In [1]:
import os
import sys
import struct
import numpy as np
import cv2
import matplotlib.pyplot as plt

In [2]:
# MNISTのファイル (あらかじめダウンロードしておく)
train_image_file = 'mnist/train-images-idx3-ubyte'
train_label_file = 'mnist/train-labels-idx1-ubyte'
test_image_file = 'mnist/t10k-images-idx3-ubyte'
test_label_file = 'mnist/t10k-labels-idx1-ubyte'

In [3]:
def load_images(filename):
    """ MNISTの画像データを読み込む """

    fp = open(filename, 'rb')
    
    # マジックナンバー
    magic = struct.unpack('>i', fp.read(4))[0]
    if magic != 2051:
        raise Exception('Invalid MNIST file!')
        
    # 各種サイズ
    n_images, height, width = struct.unpack('>iii', fp.read(4 * 3))
    
    # 画像の読み込み
    total_pixels = n_images * height * width
    images = struct.unpack('>' + 'B' * total_pixels, fp.read(total_pixels))
    
    images = np.asarray(images, dtype='uint8')
    images = images.reshape((n_images, height, width, 1))
    
    # 値の範囲を[0, 1]に変更する
    images = images.astype('float32') / 255.0
    
    fp.close()
    
    return images

In [4]:
def load_labels(filename):
    """ MNISTのラベルデータを読み込む """

    fp = open(filename, 'rb')
    
    # マジックナンバー
    magic = struct.unpack('>i', fp.read(4))[0]
    if magic != 2049:
        raise Exception('Invalid MNIST file!')
        
    # 各種サイズ
    n_labels = struct.unpack('>i', fp.read(4))[0]
    
    # ラベルの読み込み
    labels = struct.unpack('>' + 'B' * n_labels, fp.read(n_labels))
    labels = np.asarray(labels, dtype='int32')
    
    fp.close()
    
    return labels

In [5]:
def to_onehot(labels):
    """ one-hot形式への変換 """
    return np.identity(10)[labels]

## モデルの訓練

In [6]:
images = load_images(train_image_file)
labels = load_labels(train_label_file)
onehot = to_onehot(labels)

In [7]:
num_data = len(images)
X = images.reshape((num_data, -1))
y = onehot.reshape((num_data, -1))

In [8]:
def softmax(x, axis=-1):
    """ softmax関数 """
    x = x - np.max(x, axis=axis, keepdims=True)
    ex = np.exp(x)
    return ex / np.sum(ex, axis=axis, keepdims=True)

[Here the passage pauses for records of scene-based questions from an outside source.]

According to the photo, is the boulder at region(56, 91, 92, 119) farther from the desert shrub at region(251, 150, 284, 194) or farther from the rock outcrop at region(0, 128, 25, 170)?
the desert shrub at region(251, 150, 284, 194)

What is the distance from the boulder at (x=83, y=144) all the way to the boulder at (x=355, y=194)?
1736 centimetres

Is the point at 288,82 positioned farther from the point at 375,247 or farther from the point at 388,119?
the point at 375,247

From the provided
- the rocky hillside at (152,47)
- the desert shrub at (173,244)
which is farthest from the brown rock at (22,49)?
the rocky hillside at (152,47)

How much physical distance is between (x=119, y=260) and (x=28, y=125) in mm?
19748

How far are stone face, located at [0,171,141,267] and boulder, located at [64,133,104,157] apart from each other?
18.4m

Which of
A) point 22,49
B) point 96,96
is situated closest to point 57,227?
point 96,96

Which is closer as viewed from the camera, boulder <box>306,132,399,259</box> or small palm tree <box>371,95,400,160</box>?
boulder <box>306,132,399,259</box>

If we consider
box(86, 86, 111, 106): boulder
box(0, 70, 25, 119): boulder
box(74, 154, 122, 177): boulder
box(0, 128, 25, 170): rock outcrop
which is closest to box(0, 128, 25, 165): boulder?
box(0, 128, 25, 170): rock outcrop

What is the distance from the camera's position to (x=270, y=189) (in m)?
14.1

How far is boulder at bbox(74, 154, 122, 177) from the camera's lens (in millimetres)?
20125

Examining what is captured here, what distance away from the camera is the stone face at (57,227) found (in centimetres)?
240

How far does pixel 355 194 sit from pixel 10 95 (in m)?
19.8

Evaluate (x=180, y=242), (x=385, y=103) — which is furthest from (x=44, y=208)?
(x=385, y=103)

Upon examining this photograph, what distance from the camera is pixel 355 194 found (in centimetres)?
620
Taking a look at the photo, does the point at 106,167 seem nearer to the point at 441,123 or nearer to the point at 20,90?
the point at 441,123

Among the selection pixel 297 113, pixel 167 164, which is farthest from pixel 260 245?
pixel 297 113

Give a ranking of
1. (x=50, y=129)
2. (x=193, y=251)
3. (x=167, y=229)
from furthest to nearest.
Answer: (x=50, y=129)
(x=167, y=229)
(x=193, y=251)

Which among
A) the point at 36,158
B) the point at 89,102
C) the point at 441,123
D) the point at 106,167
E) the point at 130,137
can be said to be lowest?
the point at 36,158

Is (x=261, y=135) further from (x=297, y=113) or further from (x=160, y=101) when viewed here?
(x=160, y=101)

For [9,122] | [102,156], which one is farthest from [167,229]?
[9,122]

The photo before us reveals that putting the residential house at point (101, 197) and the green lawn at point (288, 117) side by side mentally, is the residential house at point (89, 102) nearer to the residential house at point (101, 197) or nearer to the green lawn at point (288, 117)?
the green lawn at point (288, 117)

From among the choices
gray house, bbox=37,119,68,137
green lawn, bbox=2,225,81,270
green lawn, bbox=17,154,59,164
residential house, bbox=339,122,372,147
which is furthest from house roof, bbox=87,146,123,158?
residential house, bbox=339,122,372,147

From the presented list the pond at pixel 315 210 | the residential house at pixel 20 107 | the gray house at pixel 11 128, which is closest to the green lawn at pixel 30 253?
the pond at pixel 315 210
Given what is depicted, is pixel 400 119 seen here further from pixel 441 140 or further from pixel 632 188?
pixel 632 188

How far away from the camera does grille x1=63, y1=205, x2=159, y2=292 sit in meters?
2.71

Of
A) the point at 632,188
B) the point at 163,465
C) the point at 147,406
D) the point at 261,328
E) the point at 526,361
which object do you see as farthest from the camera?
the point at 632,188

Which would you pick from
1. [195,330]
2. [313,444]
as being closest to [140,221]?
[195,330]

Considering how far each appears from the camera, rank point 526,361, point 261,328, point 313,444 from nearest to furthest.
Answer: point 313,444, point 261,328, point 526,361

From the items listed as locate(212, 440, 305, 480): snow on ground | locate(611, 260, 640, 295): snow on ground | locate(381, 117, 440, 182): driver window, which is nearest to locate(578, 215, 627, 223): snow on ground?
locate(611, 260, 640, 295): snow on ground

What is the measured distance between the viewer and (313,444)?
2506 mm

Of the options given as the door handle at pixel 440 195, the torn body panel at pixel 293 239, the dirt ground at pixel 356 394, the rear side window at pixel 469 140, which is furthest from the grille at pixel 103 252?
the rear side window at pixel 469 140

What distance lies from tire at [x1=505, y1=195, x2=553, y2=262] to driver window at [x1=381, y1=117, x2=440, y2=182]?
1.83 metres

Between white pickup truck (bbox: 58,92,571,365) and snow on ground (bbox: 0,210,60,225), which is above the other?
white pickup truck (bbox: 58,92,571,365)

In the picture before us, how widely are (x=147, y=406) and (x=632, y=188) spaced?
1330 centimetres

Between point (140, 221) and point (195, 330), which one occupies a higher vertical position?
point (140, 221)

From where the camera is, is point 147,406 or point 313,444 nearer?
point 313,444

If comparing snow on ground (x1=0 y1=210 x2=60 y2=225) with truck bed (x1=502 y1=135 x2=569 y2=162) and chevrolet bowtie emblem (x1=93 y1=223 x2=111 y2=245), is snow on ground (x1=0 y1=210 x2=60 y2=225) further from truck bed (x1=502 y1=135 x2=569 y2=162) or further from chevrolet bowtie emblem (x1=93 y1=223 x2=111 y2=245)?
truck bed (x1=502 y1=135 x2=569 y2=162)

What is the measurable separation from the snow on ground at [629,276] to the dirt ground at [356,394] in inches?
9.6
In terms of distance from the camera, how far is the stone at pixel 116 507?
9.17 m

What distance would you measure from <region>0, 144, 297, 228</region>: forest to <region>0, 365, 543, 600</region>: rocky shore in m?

def logsumexp(x, axis=-1):
    """ logsumexp関数 """
    x_max = np.max(x, axis=axis, keepdims=True)
    x = x - x_max
    return x_max + np.log(np.sum(np.exp(x), axis=axis, keepdims=True))

def log_softmax(x, axis=-1):
    """ log-softmax関数 """
    ex = np.exp(x)
    return x - logsumexp(x, axis=axis)

In [9]:
# ミニバッチのサイズ
epochs = 6
batch_size = 32

# モメンタムSGDのパラメータ
alpha = 0.01
momentum = 0.9

# パラメータの初期化
in_features = X.shape[-1]
out_features = y.shape[-1]
AA = np.random.normal(size=(out_features, in_features)) / np.sqrt(0.5 * (out_features + in_features))
bb = np.zeros((out_features))

# エポック
grad_AA = np.zeros_like(AA)
grad_bb = np.zeros_like(bb)
for epoch in range(epochs):
    # データの順番は偏りをなくすためにランダムシャッフルする
    indices = np.random.permutation(np.arange(num_data))
    for b in range(0, num_data, batch_size):
        bs = min(batch_size, num_data - b)        
        X_batch = X[indices[b:b+bs], :]
        y_batch = y[indices[b:b+bs], :]

        loss = 0.0
        acc = 0.0
        grad_AA_new = np.zeros_like(AA)
        grad_bb_new = np.zeros_like(bb)
        
        # バッチ内の各データに対してロス、精度、勾配を求める
        t = np.einsum('ij,bj->bi', AA, X_batch) + bb
        log_y_pred = log_softmax(t)
        losses = np.sum(-y_batch * log_y_pred, axis=-1, keepdims=True)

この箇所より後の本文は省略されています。